El edificio es un espacio “Co”. Con co empiezan muchas palabras que nos molan mucho como es lo colectivo, la cooperación, lo colaborativo. Decimos que la nuestra es una tienda “co” porque tenemos cosas de otros artesanos locales. La idea es un poco no tener un espacio de compra venta, sino que este sea un sitio donde la gente pueda enlazar con ese tipo de red de artesanos que hay por la zona, que se conozca su trabajo y no solo la ropa que hacemos.

¿Y funciona este tipo de negocio de ropa artesanal?

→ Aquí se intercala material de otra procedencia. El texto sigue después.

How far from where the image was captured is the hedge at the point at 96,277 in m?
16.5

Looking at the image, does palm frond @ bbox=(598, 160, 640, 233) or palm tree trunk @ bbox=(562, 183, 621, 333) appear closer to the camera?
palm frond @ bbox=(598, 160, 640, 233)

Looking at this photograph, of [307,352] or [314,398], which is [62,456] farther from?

La tienda funciona, es un proyecto más de Bea que mío, pero te lo explico. Nosotros llevamos prototipando este sistema desde hace ya muchos años, teníamos un espacio en Jerte así. El Jerte es un sitio muy diferente a Béjar, hay mucha menos gente, y echábamos de menos tener un lugar donde abrirnos a otras propuestas, como un espacio coworking, o un alojamiento para recibir a las personas que vienen a interesarse por nuestras cosas.

Vuestras propuestas son muy novedosas. ¿No es Béjar, e incluso Salamanca, sociedades un poco cerradas?

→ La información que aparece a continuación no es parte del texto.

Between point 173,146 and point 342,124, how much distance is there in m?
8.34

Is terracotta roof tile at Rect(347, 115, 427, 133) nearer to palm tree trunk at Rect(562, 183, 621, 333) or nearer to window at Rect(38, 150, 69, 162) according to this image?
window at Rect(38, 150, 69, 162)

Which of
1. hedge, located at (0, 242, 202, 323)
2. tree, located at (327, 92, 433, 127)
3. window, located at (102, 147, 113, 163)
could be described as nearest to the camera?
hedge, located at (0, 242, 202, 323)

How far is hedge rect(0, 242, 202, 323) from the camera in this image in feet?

Béjar es un sitio maravilloso, yo soy de Salamanca, Bea es de Cáceres y nos hemos conocido en Candelario. Béjar para mí es un epicentro, es un sitio que está en el centro de muchísimas cosas muy bonitas, de Salamanca, del Jerte, la Sierra de Francia, Plasencia, Monfragüe… todo eso lo tienes a menos de una hora de aquí, y luego, Béjar de por sí. Yo entiendo que la gente de Béjar tiene la idea de que esto está un poco perdido, lo que era antes, lo que era antes… Pero yo creo que puede ser tan interesante o más de lo que fue, lo que pasa es que hay que mirar hacia adelante, no mirar solo hacia atrás.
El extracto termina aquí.